== WORK TO BE COMPLETED ==
Work through the entries below and report how many lines include "wildebeest". The number alone is the answer.

== Collected data ==
★ ★ ★ ★ ★ ★ ★

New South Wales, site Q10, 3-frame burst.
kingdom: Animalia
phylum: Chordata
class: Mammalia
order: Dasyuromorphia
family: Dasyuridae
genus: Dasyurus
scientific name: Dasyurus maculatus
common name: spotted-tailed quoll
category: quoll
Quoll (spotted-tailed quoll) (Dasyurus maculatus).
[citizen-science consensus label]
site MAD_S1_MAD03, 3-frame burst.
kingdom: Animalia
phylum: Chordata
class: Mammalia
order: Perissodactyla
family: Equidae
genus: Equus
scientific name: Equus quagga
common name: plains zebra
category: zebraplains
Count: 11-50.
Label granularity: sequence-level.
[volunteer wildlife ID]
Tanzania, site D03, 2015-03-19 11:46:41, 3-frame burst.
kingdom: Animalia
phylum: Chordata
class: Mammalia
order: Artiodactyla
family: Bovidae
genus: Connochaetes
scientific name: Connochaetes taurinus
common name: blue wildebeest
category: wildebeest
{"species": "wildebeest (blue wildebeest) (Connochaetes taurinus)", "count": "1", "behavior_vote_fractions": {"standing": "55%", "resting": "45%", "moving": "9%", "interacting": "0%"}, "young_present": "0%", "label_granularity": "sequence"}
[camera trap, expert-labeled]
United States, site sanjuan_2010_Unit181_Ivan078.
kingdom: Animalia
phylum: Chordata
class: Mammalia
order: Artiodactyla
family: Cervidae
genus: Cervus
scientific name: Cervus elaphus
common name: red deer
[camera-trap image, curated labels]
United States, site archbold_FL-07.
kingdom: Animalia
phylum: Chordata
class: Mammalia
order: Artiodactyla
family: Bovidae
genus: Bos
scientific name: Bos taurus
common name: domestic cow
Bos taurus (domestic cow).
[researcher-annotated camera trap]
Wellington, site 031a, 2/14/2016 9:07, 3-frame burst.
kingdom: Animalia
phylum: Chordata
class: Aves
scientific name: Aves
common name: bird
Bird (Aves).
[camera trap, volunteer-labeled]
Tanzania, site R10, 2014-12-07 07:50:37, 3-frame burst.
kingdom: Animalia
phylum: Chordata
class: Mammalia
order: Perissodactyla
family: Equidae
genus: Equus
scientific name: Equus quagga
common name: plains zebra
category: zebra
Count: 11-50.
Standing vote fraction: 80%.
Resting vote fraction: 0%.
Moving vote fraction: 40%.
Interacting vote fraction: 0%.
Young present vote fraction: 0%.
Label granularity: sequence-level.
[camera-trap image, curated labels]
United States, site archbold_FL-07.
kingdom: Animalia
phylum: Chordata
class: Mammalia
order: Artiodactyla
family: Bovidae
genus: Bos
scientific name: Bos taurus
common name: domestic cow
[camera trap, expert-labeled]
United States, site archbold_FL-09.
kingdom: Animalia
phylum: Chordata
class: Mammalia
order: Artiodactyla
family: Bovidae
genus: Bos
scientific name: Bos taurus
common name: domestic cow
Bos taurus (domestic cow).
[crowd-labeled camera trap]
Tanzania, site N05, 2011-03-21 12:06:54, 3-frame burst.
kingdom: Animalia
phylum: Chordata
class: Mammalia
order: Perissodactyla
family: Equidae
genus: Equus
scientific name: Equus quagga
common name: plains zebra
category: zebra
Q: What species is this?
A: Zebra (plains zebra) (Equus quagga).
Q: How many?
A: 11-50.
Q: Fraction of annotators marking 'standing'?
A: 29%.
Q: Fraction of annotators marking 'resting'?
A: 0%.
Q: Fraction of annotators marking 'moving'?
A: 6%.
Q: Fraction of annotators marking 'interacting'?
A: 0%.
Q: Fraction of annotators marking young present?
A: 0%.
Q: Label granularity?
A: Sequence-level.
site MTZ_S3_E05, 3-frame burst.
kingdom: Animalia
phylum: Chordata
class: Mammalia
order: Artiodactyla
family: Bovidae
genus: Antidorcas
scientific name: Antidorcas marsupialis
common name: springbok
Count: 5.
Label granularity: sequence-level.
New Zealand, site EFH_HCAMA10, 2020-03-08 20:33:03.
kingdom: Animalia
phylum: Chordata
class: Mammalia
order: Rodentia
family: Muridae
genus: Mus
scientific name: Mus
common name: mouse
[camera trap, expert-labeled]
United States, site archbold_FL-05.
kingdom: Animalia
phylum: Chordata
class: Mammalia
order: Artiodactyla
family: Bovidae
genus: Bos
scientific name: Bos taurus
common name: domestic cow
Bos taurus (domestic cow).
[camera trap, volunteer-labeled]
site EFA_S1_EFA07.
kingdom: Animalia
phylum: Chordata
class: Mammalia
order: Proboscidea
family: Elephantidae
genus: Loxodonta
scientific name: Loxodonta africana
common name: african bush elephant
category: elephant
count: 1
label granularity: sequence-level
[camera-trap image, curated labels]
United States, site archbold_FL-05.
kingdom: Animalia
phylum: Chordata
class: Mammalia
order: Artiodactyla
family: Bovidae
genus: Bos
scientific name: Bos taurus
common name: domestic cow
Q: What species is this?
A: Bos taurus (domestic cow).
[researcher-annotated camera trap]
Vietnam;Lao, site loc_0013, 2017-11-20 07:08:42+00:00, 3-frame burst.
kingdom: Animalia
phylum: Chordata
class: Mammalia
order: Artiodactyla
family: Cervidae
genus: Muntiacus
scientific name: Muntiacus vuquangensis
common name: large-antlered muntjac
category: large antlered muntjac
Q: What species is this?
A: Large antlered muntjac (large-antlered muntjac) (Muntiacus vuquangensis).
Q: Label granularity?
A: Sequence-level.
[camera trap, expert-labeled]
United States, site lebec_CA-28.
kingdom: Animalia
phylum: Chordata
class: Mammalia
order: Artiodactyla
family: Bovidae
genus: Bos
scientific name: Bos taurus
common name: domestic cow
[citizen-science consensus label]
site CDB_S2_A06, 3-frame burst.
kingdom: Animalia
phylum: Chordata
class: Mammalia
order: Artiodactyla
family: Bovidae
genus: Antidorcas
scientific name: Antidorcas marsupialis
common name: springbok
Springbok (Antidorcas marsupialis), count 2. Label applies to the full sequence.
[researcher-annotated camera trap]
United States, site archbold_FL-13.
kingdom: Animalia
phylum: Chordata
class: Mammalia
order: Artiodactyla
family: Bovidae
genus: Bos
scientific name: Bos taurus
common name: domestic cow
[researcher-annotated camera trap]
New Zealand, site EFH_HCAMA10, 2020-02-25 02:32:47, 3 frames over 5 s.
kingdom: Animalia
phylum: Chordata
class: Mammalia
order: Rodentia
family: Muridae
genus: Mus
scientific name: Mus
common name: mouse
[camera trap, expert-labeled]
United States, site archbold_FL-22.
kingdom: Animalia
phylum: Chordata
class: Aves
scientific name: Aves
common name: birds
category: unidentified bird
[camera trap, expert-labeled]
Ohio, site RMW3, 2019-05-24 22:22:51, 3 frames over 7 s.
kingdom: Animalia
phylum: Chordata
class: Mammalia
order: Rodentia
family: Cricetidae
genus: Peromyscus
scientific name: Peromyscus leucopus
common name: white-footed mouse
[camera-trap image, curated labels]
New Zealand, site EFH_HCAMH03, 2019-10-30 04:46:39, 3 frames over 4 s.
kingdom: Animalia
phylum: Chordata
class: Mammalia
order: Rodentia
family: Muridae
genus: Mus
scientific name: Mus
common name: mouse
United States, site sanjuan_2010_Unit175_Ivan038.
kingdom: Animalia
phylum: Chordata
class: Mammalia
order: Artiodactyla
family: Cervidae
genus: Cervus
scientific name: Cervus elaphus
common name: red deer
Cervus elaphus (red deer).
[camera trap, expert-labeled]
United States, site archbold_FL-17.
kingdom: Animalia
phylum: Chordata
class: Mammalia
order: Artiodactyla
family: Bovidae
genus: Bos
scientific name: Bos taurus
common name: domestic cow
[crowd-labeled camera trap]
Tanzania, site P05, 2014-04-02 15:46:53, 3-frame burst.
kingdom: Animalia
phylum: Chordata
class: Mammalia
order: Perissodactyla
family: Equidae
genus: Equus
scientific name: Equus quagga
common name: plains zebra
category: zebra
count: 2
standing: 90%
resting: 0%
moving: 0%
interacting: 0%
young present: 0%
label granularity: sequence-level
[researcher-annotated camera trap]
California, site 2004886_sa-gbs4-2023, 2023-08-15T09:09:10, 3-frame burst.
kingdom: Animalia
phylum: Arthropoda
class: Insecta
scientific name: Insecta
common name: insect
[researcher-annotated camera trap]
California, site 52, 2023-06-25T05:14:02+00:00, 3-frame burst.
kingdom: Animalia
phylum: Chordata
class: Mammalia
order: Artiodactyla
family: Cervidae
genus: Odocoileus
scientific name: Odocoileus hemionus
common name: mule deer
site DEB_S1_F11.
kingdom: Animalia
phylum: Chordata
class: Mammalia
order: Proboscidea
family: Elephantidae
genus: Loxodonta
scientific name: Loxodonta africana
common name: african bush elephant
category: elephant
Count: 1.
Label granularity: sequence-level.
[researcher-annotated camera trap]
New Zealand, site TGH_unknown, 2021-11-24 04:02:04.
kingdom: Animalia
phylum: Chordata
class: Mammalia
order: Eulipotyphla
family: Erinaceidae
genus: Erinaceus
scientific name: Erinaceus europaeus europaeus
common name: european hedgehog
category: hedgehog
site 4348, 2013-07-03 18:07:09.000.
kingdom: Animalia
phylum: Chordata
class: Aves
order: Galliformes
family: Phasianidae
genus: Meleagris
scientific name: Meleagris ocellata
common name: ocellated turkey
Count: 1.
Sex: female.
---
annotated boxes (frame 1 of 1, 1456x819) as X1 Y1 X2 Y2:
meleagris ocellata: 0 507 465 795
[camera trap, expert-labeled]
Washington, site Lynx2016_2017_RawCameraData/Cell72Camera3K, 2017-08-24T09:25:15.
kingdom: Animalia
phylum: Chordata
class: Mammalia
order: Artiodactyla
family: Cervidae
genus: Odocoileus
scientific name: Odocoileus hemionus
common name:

★ ★ ★ ★ ★ ★ ★

== SOLUTION FOR THIS PROBLEM ==
3